L40S 1.3B shows +2% wall regression. The diffusers-canonical recipe pads every cross-attention K/V to `max_length=512` (vs FV's previous variable-length 55-98 tokens). On a small model, this per-step attention overhead exceeds the batched-CFG launch savings. The win shows up at larger models / faster GPUs / more amortizable launch overhead — which is exactly what we see on H100 14B (-1.96% eager, -1.78% compile).
Test plan
Reproduce these numbers yourself
All A/B runs above are reproducible end-to-end via the included Modal harness. ~$10 total compute for the full matrix.
One-time setup:
```bash
pip install modal && modal token new
modal secret create huggingface-token HF_TOKEN=hf_xxxxxxxxxxxx
```
Run the same A/B legs as the validation table:
```bash
H100 14B eager (the SSIM=1.000000 / -1.96% wall result)
modal run --detach fastvideo/tests/modal/batched_cfg_ab.py \
--gpu H100 --model wan2_2-t2v-14b
H100 14B compile (deployment perf number)
modal run --detach fastvideo/tests/modal/batched_cfg_ab.py \
--gpu H100 --model wan2_2-t2v-14b --enable-compile
L40S 1.3B eager (correctness validation)
modal run --detach fastvideo/tests/modal/batched_cfg_ab.py \
--gpu L40S --model wan2_1-t2v-1.3b
```
Each leg writes mp4s to a per-config directory in the `hf-model-weights` Volume (`/root/data/ab_out//<mode_tag>/{baseline,patched}/prompt_NN/`). The harness prints the wall + SSIM table at the end of each run. If your terminal disconnects, recover via:
```bash
modal run --detach fastvideo/tests/modal/batched_cfg_ab.py::recover_ssim \
--git-repo https://github.com/Mister-Raggs/FastVideo.git \
--git-ref perf/wan-batched-cfg \
--model-preset wan2_2-t2v-14b --mode-tag eager
```
Use the harness for your own PRs. The single-container two-pass A/B pattern is generic (modeled on Kuan's `nccl_stream_ab.py` for #1395) — fork the harness, swap the `MODEL_PRESETS` entry and the flag toggle, and you have a reproducible perf+SSIM gate for any single-flag PR.
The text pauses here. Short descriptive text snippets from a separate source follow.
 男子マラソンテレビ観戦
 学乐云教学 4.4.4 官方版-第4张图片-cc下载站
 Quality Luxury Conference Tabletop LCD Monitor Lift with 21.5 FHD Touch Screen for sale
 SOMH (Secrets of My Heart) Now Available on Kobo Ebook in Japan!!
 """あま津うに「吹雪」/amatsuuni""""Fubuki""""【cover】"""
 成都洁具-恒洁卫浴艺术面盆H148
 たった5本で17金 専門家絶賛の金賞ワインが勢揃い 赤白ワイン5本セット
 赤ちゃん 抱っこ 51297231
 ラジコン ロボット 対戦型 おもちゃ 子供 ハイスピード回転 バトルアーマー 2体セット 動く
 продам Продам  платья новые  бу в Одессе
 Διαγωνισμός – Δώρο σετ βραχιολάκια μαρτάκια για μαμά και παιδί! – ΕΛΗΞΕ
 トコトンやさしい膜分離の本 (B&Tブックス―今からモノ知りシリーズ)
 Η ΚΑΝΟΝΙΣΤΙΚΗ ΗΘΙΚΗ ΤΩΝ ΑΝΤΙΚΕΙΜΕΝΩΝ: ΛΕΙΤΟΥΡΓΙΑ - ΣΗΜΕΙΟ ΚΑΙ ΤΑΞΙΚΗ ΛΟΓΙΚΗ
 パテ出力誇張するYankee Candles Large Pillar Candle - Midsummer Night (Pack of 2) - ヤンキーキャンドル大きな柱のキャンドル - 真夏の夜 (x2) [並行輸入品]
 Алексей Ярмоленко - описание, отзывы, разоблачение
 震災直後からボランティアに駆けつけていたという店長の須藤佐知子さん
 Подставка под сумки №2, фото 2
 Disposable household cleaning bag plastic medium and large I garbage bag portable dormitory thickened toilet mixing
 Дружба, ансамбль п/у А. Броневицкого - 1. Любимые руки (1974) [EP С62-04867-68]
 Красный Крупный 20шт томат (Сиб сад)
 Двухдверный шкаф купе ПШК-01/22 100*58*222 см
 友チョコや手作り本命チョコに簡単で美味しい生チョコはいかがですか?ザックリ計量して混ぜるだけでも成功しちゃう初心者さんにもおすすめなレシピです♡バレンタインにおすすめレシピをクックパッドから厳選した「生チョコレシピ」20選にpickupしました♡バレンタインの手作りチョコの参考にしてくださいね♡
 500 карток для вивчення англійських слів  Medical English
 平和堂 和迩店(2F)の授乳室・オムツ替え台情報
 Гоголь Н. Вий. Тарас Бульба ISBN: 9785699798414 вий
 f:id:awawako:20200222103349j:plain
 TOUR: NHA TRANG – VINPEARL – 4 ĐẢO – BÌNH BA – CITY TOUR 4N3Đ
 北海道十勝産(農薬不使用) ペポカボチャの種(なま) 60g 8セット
Follow-ups (not blocking this PR)
Related work
Composes with #1372 Adaptive Guidance: when AG runs both passes, batched=2 fires; when AG skips uncond, batched-CFG gracefully falls through to sequential.
Mirrors the upstream pattern in `fastvideo/pipelines/stages/longcat_denoising.py:97-149` which already does batched-CFG natively (LongCat's tokenizer is configured with `padding="max_length"` upstream so the same shape contract holds).